O rascunho final dos padrões técnicos regulatórios da EBA visa “abordar aspectos de implementação e garantirá a harmonização dos requisitos de capital nas exposições de ativos de criptografia por instituições em toda a UE”. Essa estrutura tem como alvo especificamente os bancos da UE que possuem ativos de criptografia diretamente em seus balanços.

Após a submissão da EBA, a Comissão Europeia terá até três meses para revisar o projeto. A Comissão pode optar por endosá -la como está, alterá -la ou enviá -la de volta para redrorfação. Se endossado, o projeto de lei se tornará um regulamento delegado e prosseguirá para o Parlamento Europeu e o Conselho. Ambos os corpos terão uma janela de três meses para objetar, que pode ser estendida a seis meses. Se o Parlamento Europeu nem o objeto do Conselho, o projeto de regulamentação entrará em vigor 20 dias após sua publicação no Journal Official da UE.

Sob a estrutura proposta, os ativos digitais categorizados no Grupo 2 (A e B) estarão sujeitos a um peso substancial de 1.250% de risco. O Grupo 2b abrange “outros” ativos de criptografia, incluindo criptomoedas não apoiadas como o Bitcoin. O Grupo 2A refere -se a uma subcategoria desses ativos que encontram o banco para os critérios de hedge e compensação do banco internacional. Por outro lado, os ativos do Grupo 1B, que são tokens referenciados por ativos vinculados aos instrumentos financeiros tradicionais, enfrentarão um peso de risco de 250%. Esses pesos de risco foram inicialmente introduzidos como parte do regulamento dos requisitos de capital (CRR III) e têm sido efetivos desde julho de 2024.

O esboço mais recente da EBA especifica ainda mais os elementos técnicos necessários para calcular e agregar exposições de criptografia, incorporando considerações para risco de crédito, risco de mercado e modelagem de risco de contraparte. Um aspecto crítico dessas novas regras é a separação estrita entre diferentes ativos de criptografia, o que significa que ativos como Bitcoin e Ether não podem ser compensados um contra o outro para fins de cálculo de capital.

Espera -se que essas regras rigorosas tenham um impacto direto nos bancos europeus que atualmente possuem ativos criptográficos. Por exemplo, o banco italiano Intesa Sanpaolo, que adquiriu 1 milhão de euros em bitcoin em janeiro, seria obrigado a manter 12,5 milhões de euros em capital contra essa posição sob o novo rascunho da estrutura. No entanto, é improvável que empresas de fintech como Revolut sejam afetadas, pois seus serviços de criptografia são gerenciados fora do balance pelo braço não bancário, Revolut Digital Assets Europe Ltd.

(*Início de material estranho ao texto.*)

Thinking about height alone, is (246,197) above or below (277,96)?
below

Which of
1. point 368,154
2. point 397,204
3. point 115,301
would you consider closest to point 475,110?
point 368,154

A abordagem da EBA contrasta fortemente com o cenário regulatório em evolução em outras grandes jurisdições globais, que estão cada vez mais avançando para integrar ativos de criptografia nas estruturas financeiras existentes. Por exemplo, no final de março, a Corporação Federal de Seguro de Depósito dos EUA (FDIC) emitiu uma carta esclarecendo que as instituições sob sua supervisão, incluindo bancos, agora podem se envolver em atividades relacionadas a criptografia sem buscar aprovação prévia.

Da mesma forma, a Suíça alterou sua Lei DLT em abril, permitindo assim que os bancos títulos tocam a custódia e forneçam garantias para os emissores do Stablecoin sob uma estrutura legal clara. Nos Estados Unidos, relatórios recentes indicam que o ex -presidente Donald Trump está planejando uma ordem executiva para investigar as reivindicações de debanizar no setor de criptomoedas e entre os conservadores. O setor bancário dos EUA já mostrou sinais de adaptação, com o JPMorgan Chase explorando empréstimos apoiados por criptografia, sinalizando uma mudança potencial na maneira como os bancos dos EUA visualizam os ativos digitais. As novas regras de capital da UE podem limitar potencialmente a participação dos bancos europeus no crescente mercado de ativos digitais, particularmente como finanças descentralizadas (DEFI) e tokenização continuam a se expandir para os serviços financeiros convencionais.